Laparoscopy was performed and demonstrated the persistence of a very hard perigastric fibrous scare located on the initial site of the AGB. The surgeon released the anterior face of the stomach, incised and removed the scare. A 36 french Faucher tube was inserted and passed easily without residual stenosis.
The symptoms were immediately improved after surgery. The patient was able to orally feed quickly and normally under normal diet without vomiting nor dysphagia. Postoperative eso-gastroduodenal transit demonstrated a normal passage of the radiocontrast agent (Figure 4). Six months after the surgery the patient still remained asymptomatic with a normal diet.
Figure 4: Postoperative esogastroduodenal transit. View Figure 4
This case report describe a case of food intolerance with chronic vomiting, 3 years after a gastric band surgery, persistent after surgical removal, related to perigastric fibrous scare that was not improved to endoscopic dilation.
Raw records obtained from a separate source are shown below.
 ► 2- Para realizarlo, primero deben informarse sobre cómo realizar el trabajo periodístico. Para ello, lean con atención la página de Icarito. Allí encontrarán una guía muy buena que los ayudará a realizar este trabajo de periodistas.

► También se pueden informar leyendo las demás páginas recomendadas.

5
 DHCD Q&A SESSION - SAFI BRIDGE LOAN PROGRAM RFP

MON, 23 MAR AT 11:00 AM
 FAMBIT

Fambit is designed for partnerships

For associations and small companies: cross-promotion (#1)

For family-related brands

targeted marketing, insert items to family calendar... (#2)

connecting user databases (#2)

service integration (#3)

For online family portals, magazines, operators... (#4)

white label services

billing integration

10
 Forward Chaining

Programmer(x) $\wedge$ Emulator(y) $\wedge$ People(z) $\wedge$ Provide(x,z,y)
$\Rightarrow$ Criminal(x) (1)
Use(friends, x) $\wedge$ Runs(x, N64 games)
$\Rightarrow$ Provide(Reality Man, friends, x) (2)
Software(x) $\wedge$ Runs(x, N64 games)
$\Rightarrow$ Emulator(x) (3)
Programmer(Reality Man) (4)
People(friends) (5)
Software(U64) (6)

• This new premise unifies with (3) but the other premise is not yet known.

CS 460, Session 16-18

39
Fibrous scare formation has been described in the gastric wall at the level of the initial location of an AGB and is usually associated with infection, migration of the band  and as a risk factor of fistula after band removal and sleeve gastrectomy .
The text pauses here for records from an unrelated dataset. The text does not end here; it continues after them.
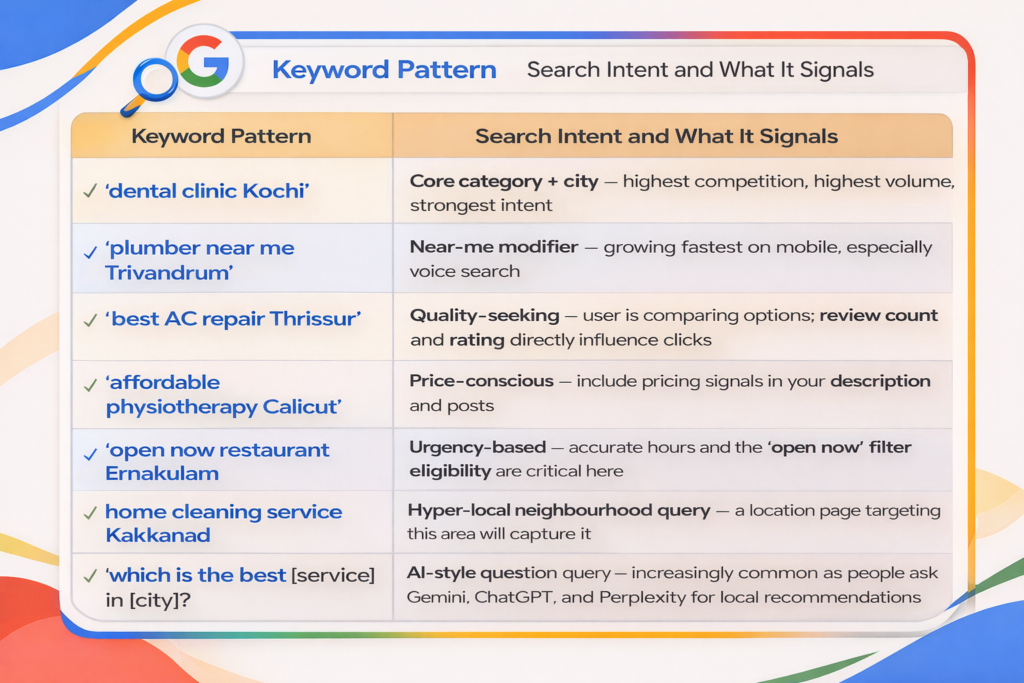 G

Keyword Pattern Search Intent and What It Signals

| Keyword Pattern | Search Intent and What It Signals |
|---|---|
| ✓ 'dental clinic Kochi' | Core category + city — highest competition, highest volume, strongest intent |
| ✓ 'plumber near me Trivandrum' | Near-me modifier — growing fastest on mobile, especially voice search |
| ✓ 'best AC repair Thrissur' | Quality-seeking — user is comparing options; review count and rating directly influence clicks |
| ✓ 'affordable physiotherapy Calicut' | Price-conscious — include pricing signals in your description and posts |
| ✓ 'open now restaurant Ernakulam | Urgency-based — accurate hours and the 'open now' filter eligibility are critical here |
| ✓ home cleaning service Kakkanad | Hyper-local neighbourhood query — a location page targeting this area will capture it |
| ✓ 'which is the best [service] in [city]? | AI-style question query — increasingly common as people ask Gemini, ChatGPT, and Perplexity for local recommendations |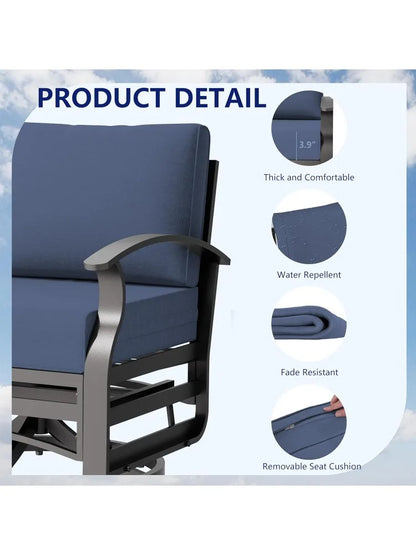 PRODUCT DETAIL

3.9"

Thick and Comfortable

Water Repellent

Fade Resistant

Removable Seat Cushion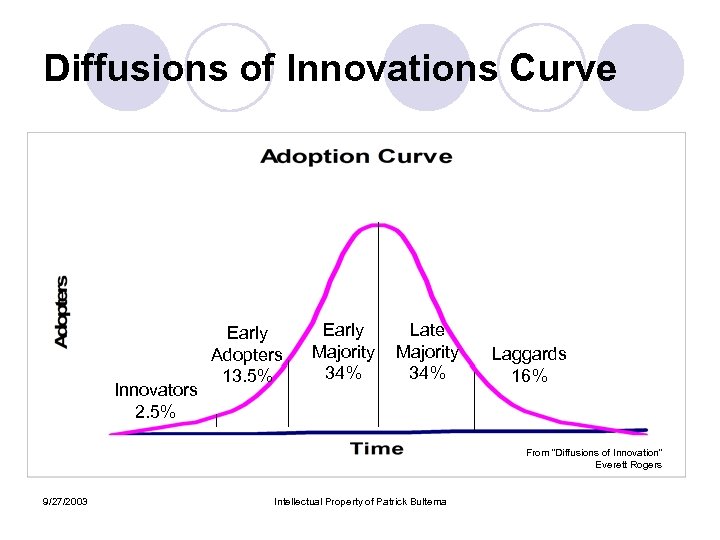 Diffusions of Innovations Curve

Adoption Curve

Adopters

Innovators
2.5%

Early
Adopters
13.5%

Early
Majority
34%

Late
Majority
34%

Laggards
16%

Time

From "Diffusions of Innovation"
Everett Rogers

9/27/2003

Intellectual Property of Patrick Bultema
Vomiting is a common complication after bariatric surgery. It occurs in one third to two thirds of patients undergoing bariatric surgery , and is often linked to poor food hygiene with over-sized meals, ingested too quickly or without being chewed. Gastric emptying does not appear to be impaired by the AGB . In case of persistent vomiting occurring several months or years after AGB a intra-gastric migration of the AGB must be ruled out by endoscopy . If it is normal, a diagnosis of pseudo-achalasia, which symptoms are dysphagia, vomiting or retrosternal pain, should be suggested. Pseudo-achalasia mainly occurs when the gastric band is located next to the lower esophageal sphincter . The diagnosis is made by esophageal manometry which demonstrates abnormal esophago-gastric junction relaxation in association with a decrease or a lack of esophageal peristalsis . Usually, AGB removal may allow an improvement of symptoms and manometric anomalies but, in some cases, abnormal esophageal motility may persist . Endoscopic treatment by dilation should be considered in some cases of esophageal dysmotility disorders .
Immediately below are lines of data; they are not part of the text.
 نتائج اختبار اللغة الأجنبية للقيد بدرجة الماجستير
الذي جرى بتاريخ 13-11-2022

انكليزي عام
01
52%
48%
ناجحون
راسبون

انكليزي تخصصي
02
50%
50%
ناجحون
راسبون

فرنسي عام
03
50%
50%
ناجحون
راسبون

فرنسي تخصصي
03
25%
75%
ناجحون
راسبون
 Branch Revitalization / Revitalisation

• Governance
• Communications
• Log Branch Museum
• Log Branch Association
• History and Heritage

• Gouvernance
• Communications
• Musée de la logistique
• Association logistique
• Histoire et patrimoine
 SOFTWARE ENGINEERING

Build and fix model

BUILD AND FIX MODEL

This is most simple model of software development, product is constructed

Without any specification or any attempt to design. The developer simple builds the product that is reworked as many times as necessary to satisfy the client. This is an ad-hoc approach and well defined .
In our patient the esophageal motility and lower esophageal relaxation were normal during high resolution manometry. However, an area of hyper pressure 5-6 cm below the lower sphincter of the esophagus was revealed, in connection with the gastric fibrous scare. In our patient, endoscopic dilatation was not effective, probably because the balloon diameter (18 mm) was not sufficient enough to dilacerate the scare. A 30 mm pneumatic dilatation, like during achalasia, could be tested, but due to the intensity of symptoms with rapid weight loss and after medico-surgical consultation we decided a laparoscopic approach which confirmed the diagnosis and allowed resection of the scare. After an extensive literature research, this complication has not been reported before.
In conclusion, chronic vomiting after AGB removal is probably mainly related to pseudo-achalasia, but if esophageal manometry is normal, the hypothesis of persistent gastric fibrous scare located few centimeters below the usual position of the AGB must be evocated. In our case, gastric pressure measurement during high resolution manometry, which is not usually performed, allowed the diagnosis.
The authors declare that they have no conflicts of interest in relation to this article.